Happyfeet is a relative recent addition to Prague’s small but centrally located second-hand record stores (bazary LP in Czech). Its location, the Lucerna Passage Complex, seems odd at first since the
complex tends to cater to tourists and slightly better-heeled clientèle. In its art-nouveau corridors you will find gourmet food shops, a Persian rug importer, stylish bars and cafes. So when I saw Happyfeet for the first time, I had to go in.
I have been going back ever since and over time I have made some great finds. The bulk of the collection is classic rock from the sixties to the present. There is also a decent selection of local rock/pop and small though well-stocked, soul/funk and jazz sections. The jazz albums are divided into local and foreign pressings, with the local releases being much cheaper. All of the records (except the discount ones) are in plastic protective sleeves.
Those records which were not able to find new owners have been turned into clocks. As much as I love vinyl, this struck me as a somewhat ignominious end for a record.

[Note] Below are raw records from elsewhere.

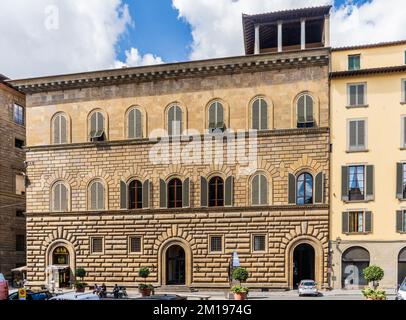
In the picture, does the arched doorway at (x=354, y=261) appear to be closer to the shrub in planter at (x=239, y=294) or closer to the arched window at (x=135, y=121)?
the arched window at (x=135, y=121)

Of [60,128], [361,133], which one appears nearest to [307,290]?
[361,133]

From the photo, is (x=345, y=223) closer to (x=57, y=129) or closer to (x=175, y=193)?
(x=175, y=193)

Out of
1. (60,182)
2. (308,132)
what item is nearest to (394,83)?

Specific albums I have found here include Leonard Cohen’s New Skin for the Old Ceremony, Bowie’s Scary Monsters, both in good condition at a reasonable price, which is not always the case. One of the drawbacks of the central location and the above-average range of stock is that the vinyl stock, especially the foreign, i.e. American and British, is a bit more expensive than other places. (Admittedly, in the last year or so there seems to be increasing parity among shops in Prague.)

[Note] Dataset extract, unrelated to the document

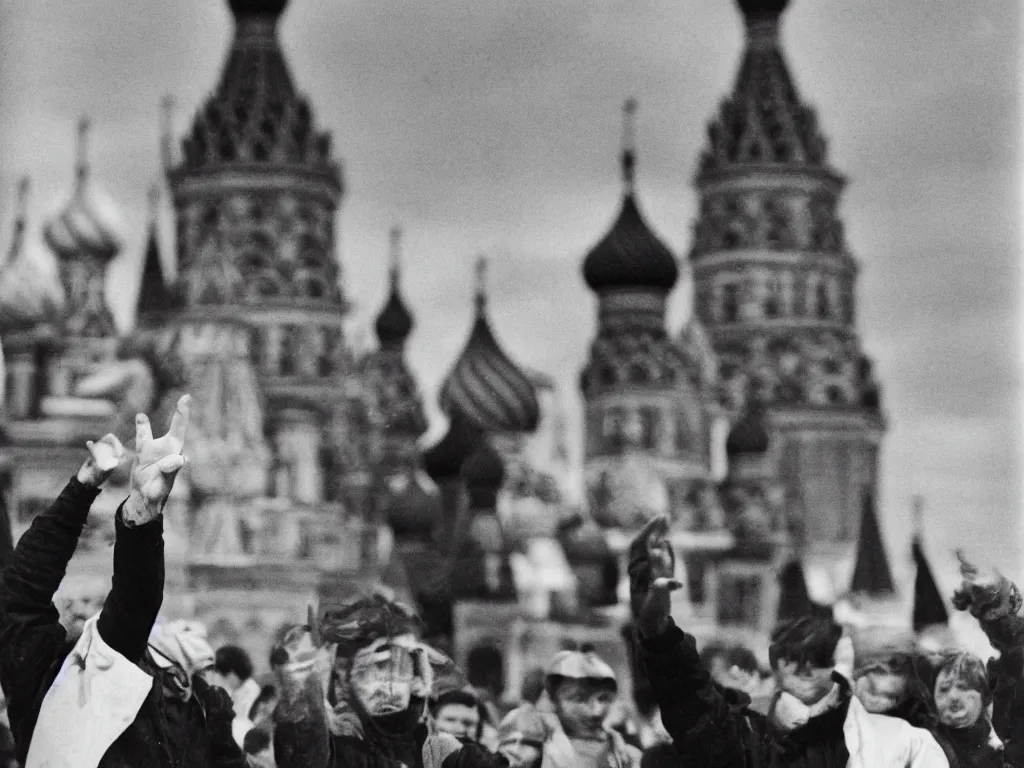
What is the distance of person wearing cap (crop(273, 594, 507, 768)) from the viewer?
6395 millimetres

On my most recent visit I was really spoilt for choice. Both the general stock and the discount section had a number of releases which piqued my interest. It took a lot of will to stick to the budget I had set myself. In the end I settled for Karel Plíhal’s first album and an album of csárdás by the violinist Sándor Lakatos. (Apologies to any Hungarian readers for writing his family name second but this is how it appears on the album.) I have been looking for the Plíhal album for a while, so there was no question that I would be taking it home. I have seen him in concert a couple of times and have some music on CD, but nothing on vinyl. My collection feels a little more complete with his sprightly yet melancholic songs among The Pixies and The Pogues.

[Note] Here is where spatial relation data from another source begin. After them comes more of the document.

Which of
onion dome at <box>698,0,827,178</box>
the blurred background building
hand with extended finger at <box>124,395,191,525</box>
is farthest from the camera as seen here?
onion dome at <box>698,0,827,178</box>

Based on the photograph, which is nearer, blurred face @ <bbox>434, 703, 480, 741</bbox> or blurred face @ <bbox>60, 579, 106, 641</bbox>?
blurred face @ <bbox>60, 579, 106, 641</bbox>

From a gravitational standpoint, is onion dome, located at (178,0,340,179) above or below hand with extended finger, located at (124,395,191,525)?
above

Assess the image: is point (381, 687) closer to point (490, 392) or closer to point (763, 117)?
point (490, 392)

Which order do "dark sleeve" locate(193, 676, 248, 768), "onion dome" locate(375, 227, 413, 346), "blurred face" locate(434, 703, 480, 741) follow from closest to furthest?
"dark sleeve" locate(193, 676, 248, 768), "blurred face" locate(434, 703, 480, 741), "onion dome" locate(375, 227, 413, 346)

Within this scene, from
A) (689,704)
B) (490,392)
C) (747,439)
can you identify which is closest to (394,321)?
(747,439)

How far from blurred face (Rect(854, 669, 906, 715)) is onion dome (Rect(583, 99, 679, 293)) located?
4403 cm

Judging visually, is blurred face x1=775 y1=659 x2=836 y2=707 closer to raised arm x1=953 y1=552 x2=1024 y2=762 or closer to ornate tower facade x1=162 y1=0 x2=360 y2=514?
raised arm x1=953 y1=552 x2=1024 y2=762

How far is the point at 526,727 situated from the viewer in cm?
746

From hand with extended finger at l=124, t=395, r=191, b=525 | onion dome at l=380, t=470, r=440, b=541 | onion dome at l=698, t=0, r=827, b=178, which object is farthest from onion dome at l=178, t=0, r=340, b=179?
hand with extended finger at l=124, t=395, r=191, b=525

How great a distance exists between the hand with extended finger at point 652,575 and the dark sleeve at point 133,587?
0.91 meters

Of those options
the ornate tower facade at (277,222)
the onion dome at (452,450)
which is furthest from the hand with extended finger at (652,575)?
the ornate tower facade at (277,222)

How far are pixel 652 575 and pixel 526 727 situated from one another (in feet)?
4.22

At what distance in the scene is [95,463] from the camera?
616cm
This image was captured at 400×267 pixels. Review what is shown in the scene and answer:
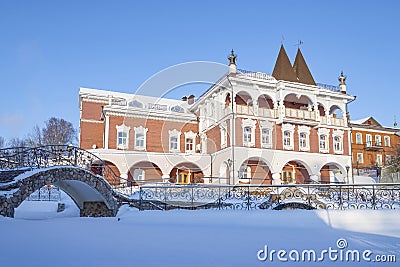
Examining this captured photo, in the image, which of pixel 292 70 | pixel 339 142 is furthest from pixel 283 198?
pixel 292 70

Sándor Lakatos is an unknown quantity. I heard some csárdás when I was in Budapest a few years ago. The rhythms and spirit intrigued me, so I wanted to keep an eye out for more. Lakatos is deservedly called a virtuoso. His fiddle dances, croons and weeps from song to song, though the recording is a bit too clean for my taste. But it was a different time, a different aesthetic – a perfect example of the portals second-hand record shops can open up.